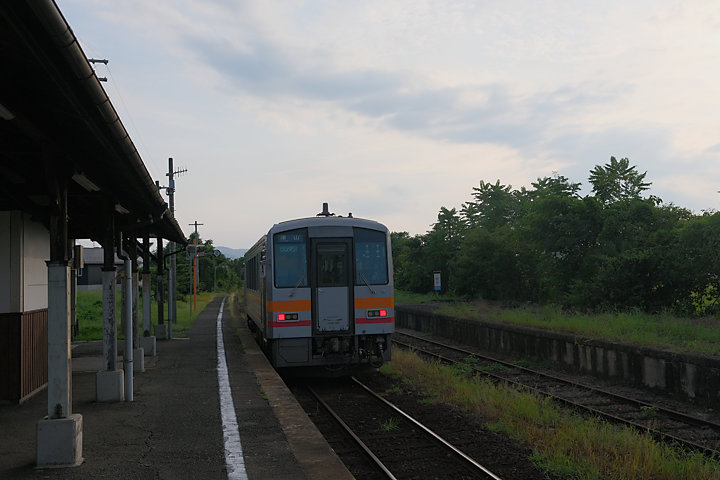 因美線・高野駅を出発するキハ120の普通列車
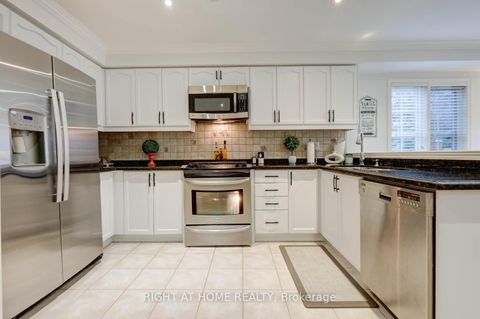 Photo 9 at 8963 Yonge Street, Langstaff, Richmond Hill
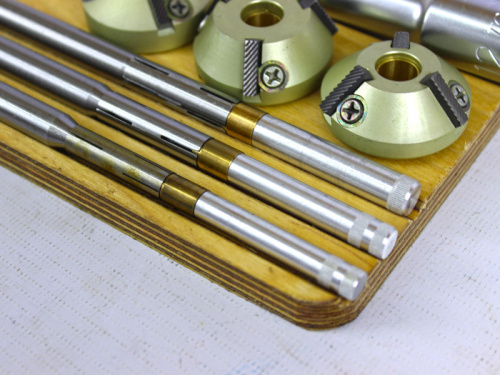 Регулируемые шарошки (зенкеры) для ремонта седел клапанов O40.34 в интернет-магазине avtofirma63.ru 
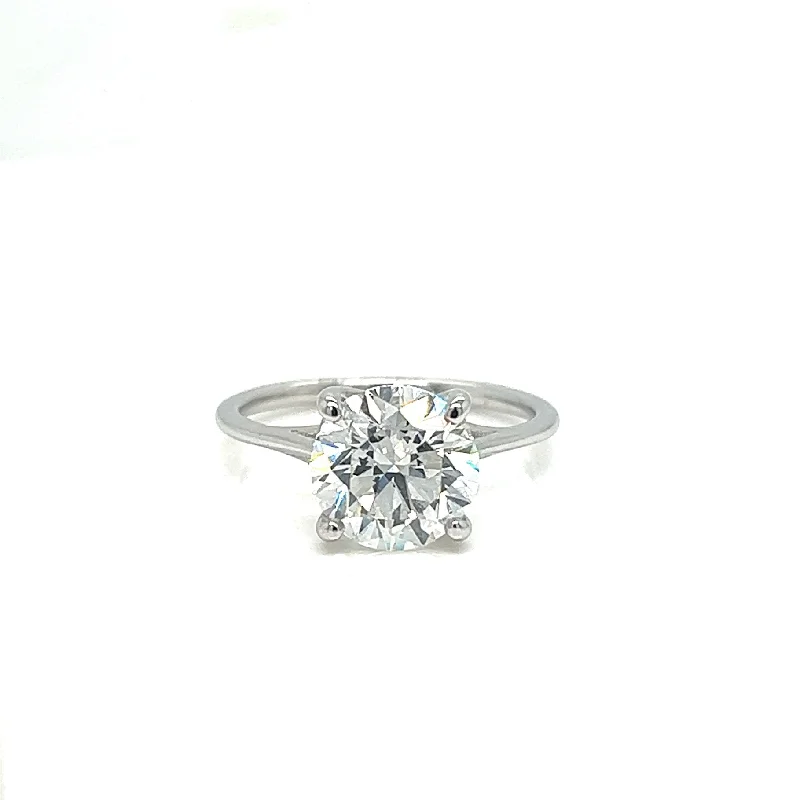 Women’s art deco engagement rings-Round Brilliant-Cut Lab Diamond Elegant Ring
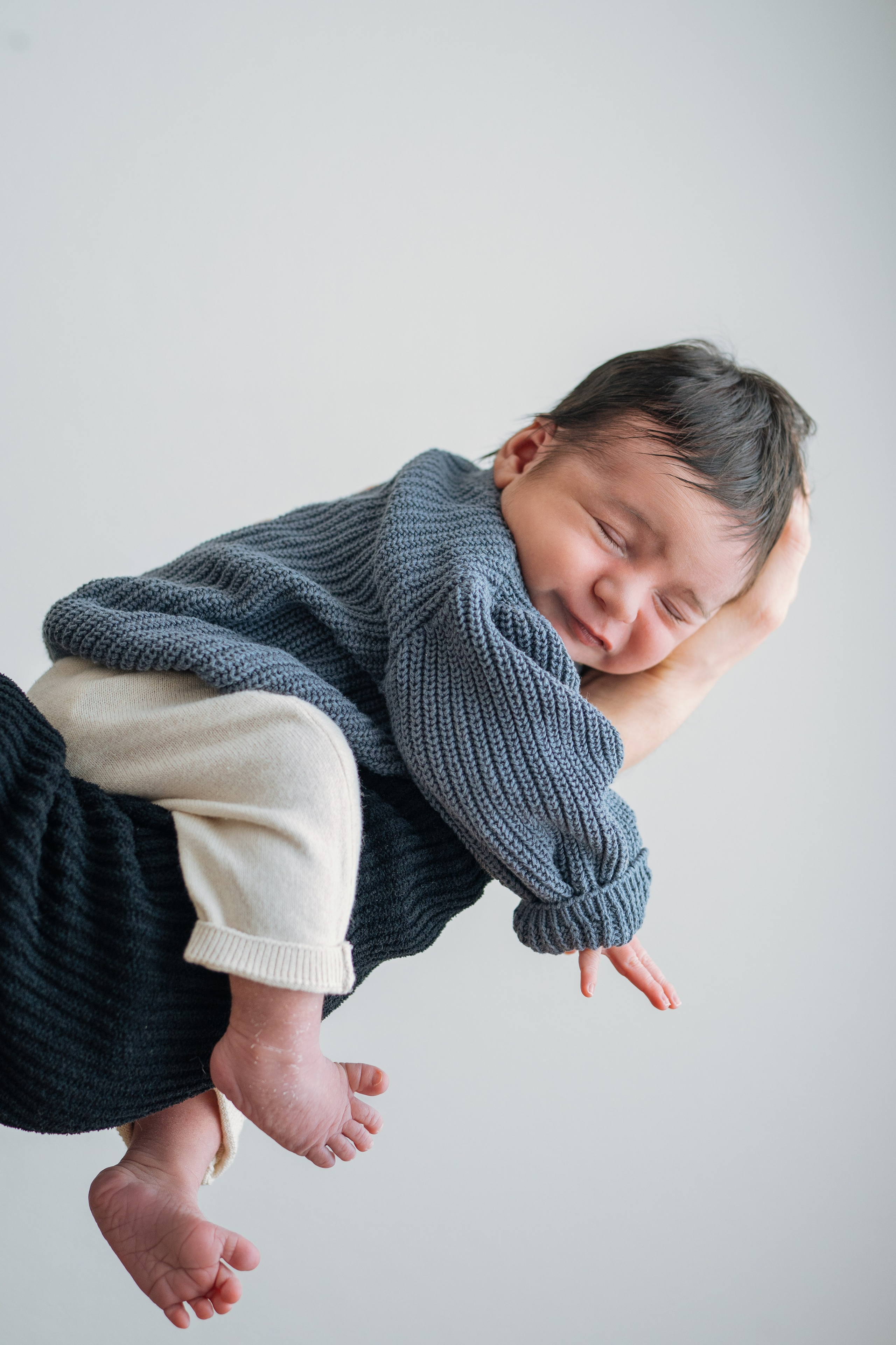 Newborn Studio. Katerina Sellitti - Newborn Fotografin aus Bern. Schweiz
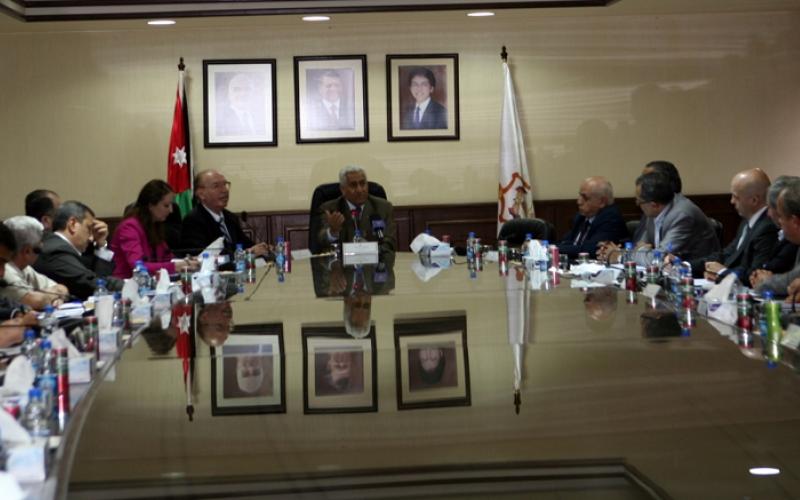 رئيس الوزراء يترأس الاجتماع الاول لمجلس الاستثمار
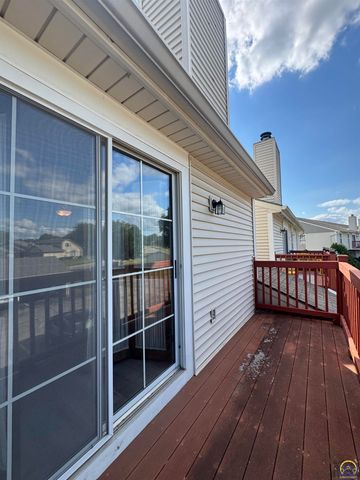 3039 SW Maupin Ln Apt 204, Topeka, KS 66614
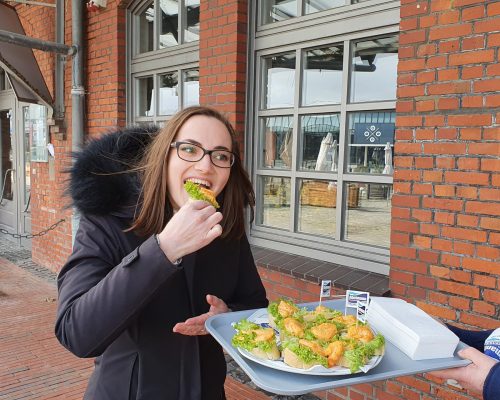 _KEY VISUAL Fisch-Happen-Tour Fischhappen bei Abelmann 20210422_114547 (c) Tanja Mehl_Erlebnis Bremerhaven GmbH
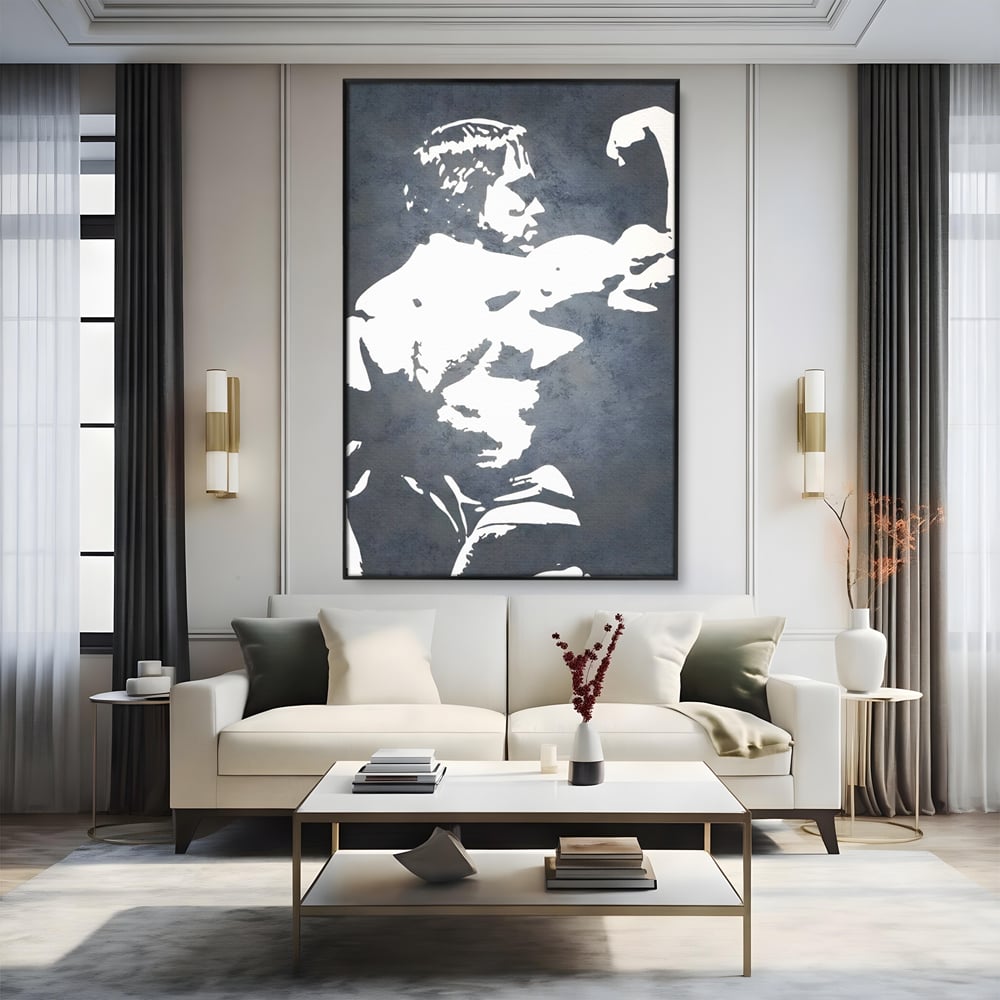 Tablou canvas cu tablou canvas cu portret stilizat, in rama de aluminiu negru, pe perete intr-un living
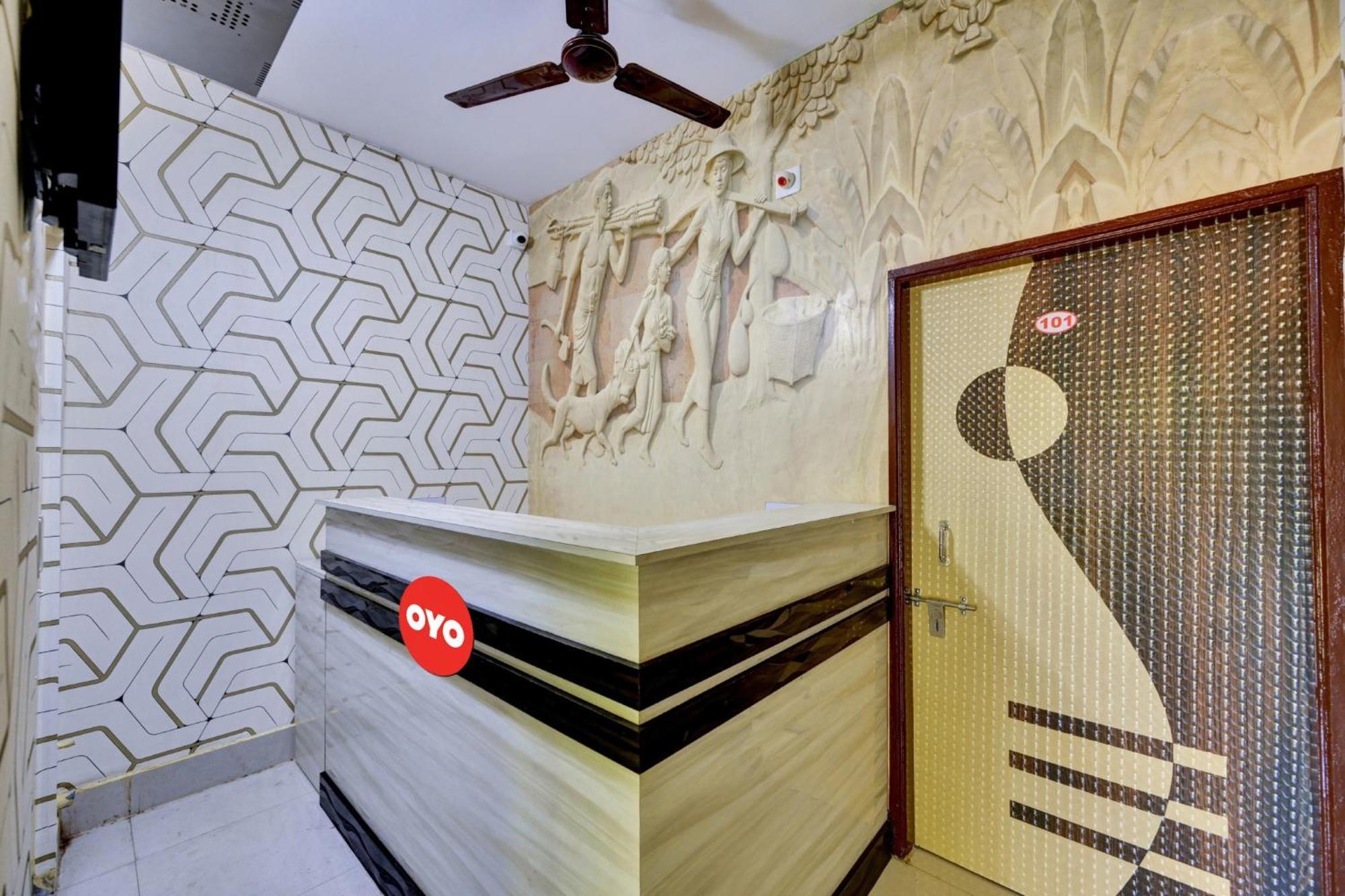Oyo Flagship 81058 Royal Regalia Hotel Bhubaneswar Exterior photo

◆ Task directions
Print the listing above in full, exactly as written. Omit any pictures.

◆ Output
 因美線・高野駅を出発するキハ120の普通列車
 Photo 9 at 8963 Yonge Street, Langstaff, Richmond Hill
 Регулируемые шарошки (зенкеры) для ремонта седел клапанов O40.34 в интернет-магазине avtofirma63.ru 
 Women’s art deco engagement rings-Round Brilliant-Cut Lab Diamond Elegant Ring
 Newborn Studio. Katerina Sellitti - Newborn Fotografin aus Bern. Schweiz
 رئيس الوزراء يترأس الاجتماع الاول لمجلس الاستثمار
 3039 SW Maupin Ln Apt 204, Topeka, KS 66614
 _KEY VISUAL Fisch-Happen-Tour Fischhappen bei Abelmann 20210422_114547 (c) Tanja Mehl_Erlebnis Bremerhaven GmbH
 Tablou canvas cu tablou canvas cu portret stilizat, in rama de aluminiu negru, pe perete intr-un living
Oyo Flagship 81058 Royal Regalia Hotel Bhubaneswar Exterior photo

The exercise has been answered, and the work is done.